--- Information provided ---

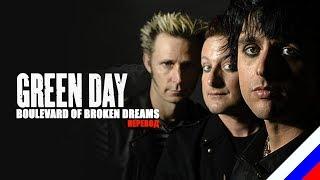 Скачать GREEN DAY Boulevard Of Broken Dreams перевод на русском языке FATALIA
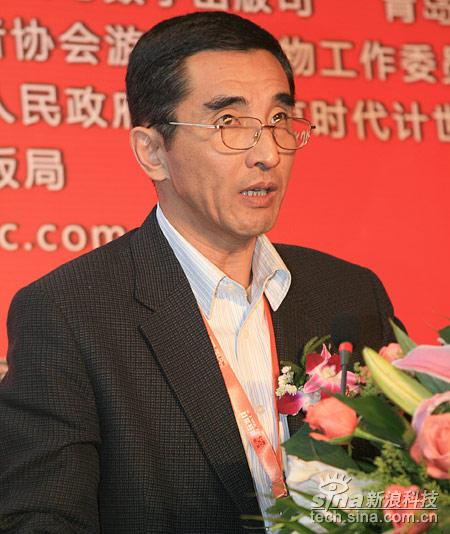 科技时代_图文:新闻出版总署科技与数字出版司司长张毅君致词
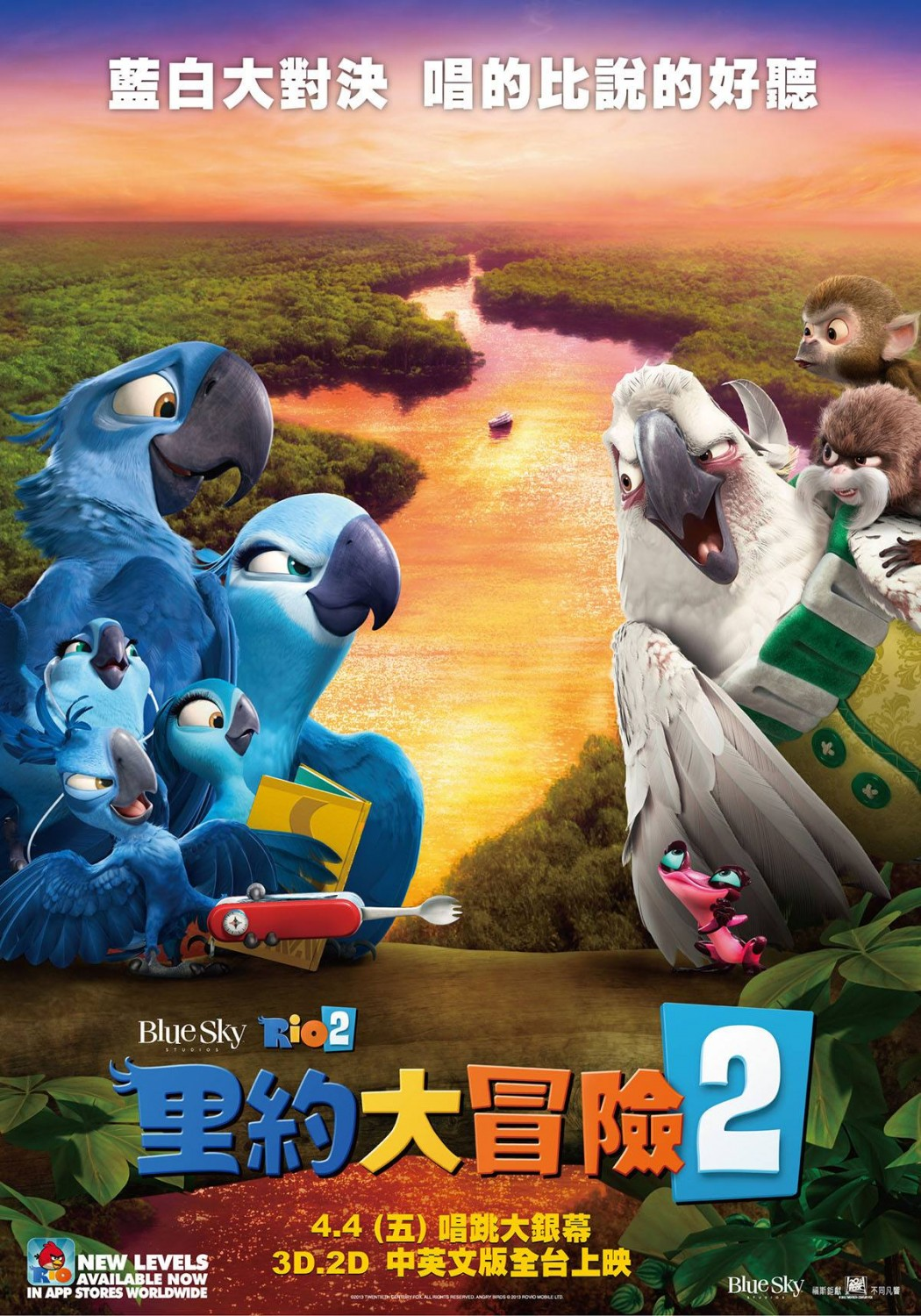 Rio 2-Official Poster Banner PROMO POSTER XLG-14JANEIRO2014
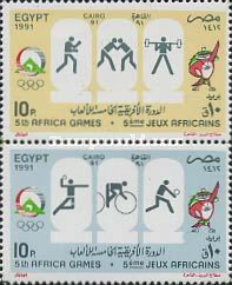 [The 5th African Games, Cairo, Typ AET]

---

▸ **Instructions to follow**: Please return the material above unchanged, with every picture removed.

▸ **Answer space**:
 Скачать GREEN DAY Boulevard Of Broken Dreams перевод на русском языке FATALIA
 科技时代_图文:新闻出版总署科技与数字出版司司长张毅君致词
 Rio 2-Official Poster Banner PROMO POSTER XLG-14JANEIRO2014
 [The 5th African Games, Cairo, Typ AET]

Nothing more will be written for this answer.